Exactly the lines from the start of the data below through the line containing "Approach B: First" must be returned, and no others.

————————

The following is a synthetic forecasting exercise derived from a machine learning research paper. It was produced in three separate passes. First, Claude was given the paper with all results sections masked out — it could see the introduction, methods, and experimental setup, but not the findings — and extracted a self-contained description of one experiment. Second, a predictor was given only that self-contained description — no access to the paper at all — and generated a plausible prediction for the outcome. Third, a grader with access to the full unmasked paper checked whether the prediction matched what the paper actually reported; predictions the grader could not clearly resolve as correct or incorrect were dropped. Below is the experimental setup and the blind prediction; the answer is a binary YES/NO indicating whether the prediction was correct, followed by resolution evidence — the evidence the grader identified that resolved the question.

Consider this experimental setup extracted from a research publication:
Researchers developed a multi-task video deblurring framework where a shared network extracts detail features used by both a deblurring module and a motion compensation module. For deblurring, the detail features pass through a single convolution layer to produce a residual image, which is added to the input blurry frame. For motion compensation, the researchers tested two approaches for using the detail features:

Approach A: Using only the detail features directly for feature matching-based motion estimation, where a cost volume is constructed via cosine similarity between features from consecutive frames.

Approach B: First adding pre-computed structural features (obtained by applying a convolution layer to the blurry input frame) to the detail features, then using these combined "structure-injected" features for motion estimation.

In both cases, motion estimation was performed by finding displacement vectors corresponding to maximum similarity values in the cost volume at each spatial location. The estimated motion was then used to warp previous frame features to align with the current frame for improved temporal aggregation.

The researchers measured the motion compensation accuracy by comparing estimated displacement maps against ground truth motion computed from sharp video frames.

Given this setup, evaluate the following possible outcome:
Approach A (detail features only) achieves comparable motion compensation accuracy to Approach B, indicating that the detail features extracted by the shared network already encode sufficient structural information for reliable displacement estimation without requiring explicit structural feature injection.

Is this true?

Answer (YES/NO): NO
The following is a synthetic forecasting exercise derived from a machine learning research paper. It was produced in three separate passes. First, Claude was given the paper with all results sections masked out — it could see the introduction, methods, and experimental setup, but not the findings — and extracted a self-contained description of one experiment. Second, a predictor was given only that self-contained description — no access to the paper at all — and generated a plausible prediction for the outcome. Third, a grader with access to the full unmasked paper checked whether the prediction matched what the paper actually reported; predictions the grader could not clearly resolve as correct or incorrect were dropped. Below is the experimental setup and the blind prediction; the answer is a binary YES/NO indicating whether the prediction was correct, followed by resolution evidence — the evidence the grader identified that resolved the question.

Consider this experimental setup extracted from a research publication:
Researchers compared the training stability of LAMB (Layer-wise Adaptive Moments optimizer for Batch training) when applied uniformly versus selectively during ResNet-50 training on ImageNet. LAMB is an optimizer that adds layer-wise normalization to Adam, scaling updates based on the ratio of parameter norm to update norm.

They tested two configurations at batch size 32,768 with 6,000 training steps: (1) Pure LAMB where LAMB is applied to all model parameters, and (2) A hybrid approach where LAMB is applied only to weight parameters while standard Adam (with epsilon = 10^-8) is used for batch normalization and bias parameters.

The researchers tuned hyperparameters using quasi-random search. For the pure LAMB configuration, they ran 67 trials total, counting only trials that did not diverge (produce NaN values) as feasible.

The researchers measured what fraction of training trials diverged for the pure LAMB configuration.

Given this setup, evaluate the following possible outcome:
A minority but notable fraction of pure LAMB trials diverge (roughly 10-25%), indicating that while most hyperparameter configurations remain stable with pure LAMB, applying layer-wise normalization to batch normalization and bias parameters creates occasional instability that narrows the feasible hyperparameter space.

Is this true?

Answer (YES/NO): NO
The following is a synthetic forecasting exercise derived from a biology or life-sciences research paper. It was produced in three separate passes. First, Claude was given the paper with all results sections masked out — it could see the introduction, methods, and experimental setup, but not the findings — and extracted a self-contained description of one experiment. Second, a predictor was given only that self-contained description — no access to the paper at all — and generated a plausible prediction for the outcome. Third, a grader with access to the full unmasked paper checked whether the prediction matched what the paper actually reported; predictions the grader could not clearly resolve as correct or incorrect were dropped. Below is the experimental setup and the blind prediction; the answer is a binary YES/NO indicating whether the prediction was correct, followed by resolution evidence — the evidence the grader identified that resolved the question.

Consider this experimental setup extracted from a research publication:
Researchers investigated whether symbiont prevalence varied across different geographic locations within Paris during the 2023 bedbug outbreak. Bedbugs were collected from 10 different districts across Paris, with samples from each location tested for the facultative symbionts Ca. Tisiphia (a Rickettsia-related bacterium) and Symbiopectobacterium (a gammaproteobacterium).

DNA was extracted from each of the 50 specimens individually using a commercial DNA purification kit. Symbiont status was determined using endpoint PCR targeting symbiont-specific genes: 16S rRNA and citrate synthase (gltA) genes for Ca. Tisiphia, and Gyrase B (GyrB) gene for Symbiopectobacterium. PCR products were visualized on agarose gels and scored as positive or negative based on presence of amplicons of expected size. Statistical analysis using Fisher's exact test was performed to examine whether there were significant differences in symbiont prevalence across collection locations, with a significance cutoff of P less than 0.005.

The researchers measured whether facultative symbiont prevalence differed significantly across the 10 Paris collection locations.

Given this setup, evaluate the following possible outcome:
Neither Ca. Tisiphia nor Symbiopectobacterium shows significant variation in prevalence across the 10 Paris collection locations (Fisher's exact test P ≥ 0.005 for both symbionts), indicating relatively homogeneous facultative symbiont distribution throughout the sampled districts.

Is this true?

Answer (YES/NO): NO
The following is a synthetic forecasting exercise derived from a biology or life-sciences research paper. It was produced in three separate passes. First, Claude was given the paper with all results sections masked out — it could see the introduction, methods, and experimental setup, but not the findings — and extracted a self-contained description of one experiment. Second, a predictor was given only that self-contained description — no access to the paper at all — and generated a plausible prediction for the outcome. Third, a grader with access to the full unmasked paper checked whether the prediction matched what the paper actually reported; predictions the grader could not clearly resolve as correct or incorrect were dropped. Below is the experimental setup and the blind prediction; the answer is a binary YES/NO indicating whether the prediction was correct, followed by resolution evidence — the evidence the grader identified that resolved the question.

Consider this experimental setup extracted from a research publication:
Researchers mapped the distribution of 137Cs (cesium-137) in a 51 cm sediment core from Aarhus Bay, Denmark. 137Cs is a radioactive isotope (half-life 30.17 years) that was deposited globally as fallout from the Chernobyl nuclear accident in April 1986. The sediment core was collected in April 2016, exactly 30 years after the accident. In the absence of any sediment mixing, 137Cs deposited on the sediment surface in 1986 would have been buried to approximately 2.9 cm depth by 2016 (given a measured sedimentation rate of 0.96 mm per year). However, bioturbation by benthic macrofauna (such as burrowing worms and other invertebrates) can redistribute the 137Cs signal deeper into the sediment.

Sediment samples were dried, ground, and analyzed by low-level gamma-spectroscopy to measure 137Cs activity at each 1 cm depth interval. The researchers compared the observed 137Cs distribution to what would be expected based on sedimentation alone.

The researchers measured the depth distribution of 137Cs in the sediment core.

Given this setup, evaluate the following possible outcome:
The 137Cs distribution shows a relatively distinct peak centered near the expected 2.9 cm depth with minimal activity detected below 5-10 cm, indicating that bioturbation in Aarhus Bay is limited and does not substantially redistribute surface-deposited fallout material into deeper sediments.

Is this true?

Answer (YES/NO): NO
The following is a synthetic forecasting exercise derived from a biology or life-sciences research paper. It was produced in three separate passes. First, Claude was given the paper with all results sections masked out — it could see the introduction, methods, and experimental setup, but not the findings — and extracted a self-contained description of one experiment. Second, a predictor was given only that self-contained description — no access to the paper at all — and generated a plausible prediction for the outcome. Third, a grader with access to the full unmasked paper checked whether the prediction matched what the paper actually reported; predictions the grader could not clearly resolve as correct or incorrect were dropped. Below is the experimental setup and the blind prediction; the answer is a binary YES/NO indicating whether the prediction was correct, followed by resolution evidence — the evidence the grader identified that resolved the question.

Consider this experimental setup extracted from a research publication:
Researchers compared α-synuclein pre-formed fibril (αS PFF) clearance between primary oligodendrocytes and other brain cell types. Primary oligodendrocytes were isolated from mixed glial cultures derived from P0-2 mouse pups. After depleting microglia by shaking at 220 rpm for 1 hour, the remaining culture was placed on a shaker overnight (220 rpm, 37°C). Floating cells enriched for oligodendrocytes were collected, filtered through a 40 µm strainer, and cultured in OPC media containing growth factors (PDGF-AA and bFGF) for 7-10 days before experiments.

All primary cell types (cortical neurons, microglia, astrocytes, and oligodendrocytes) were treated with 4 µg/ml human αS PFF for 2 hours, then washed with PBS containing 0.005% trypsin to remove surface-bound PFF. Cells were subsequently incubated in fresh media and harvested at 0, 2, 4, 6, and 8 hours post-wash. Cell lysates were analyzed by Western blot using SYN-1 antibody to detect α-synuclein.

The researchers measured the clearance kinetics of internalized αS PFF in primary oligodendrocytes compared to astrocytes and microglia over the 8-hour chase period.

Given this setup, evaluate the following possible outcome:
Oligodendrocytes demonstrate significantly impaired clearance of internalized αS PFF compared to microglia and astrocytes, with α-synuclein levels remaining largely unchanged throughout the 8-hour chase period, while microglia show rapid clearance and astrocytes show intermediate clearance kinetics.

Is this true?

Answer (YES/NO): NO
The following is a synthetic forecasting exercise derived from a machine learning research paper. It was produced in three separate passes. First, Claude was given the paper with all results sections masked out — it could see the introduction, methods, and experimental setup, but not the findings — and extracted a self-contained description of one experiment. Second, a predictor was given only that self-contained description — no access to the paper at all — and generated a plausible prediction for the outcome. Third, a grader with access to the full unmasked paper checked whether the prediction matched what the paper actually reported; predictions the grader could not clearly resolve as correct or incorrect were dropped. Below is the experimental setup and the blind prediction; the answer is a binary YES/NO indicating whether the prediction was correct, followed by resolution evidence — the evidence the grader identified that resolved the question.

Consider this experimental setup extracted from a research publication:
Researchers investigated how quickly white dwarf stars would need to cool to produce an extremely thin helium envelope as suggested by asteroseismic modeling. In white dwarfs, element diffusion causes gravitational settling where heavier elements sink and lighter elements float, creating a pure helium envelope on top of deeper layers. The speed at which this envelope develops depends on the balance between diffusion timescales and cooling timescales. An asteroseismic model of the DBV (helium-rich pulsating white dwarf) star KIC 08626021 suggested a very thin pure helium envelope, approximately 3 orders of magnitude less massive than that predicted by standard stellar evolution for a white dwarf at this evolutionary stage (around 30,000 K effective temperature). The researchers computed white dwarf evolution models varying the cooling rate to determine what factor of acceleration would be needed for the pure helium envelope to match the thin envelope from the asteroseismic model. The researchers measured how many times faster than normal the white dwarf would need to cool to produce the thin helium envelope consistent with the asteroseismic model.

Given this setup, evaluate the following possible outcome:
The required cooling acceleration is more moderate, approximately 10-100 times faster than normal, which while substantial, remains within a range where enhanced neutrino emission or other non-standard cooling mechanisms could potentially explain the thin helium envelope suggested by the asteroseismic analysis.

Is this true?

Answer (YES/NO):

————————

### [Result for this task]
The following is a synthetic forecasting exercise derived from a machine learning research paper. It was produced in three separate passes. First, Claude was given the paper with all results sections masked out — it could see the introduction, methods, and experimental setup, but not the findings — and extracted a self-contained description of one experiment. Second, a predictor was given only that self-contained description — no access to the paper at all — and generated a plausible prediction for the outcome. Third, a grader with access to the full unmasked paper checked whether the prediction matched what the paper actually reported; predictions the grader could not clearly resolve as correct or incorrect were dropped. Below is the experimental setup and the blind prediction; the answer is a binary YES/NO indicating whether the prediction was correct, followed by resolution evidence — the evidence the grader identified that resolved the question.

Consider this experimental setup extracted from a research publication:
Researchers developed a multi-task video deblurring framework where a shared network extracts detail features used by both a deblurring module and a motion compensation module. For deblurring, the detail features pass through a single convolution layer to produce a residual image, which is added to the input blurry frame. For motion compensation, the researchers tested two approaches for using the detail features:

Approach A: Using only the detail features directly for feature matching-based motion estimation, where a cost volume is constructed via cosine similarity between features from consecutive frames.

Approach B: First adding pre-computed structural features (obtained by applying a convolution layer to the blurry input frame) to the detail features, then using these combined "structure-injected" features for motion estimation.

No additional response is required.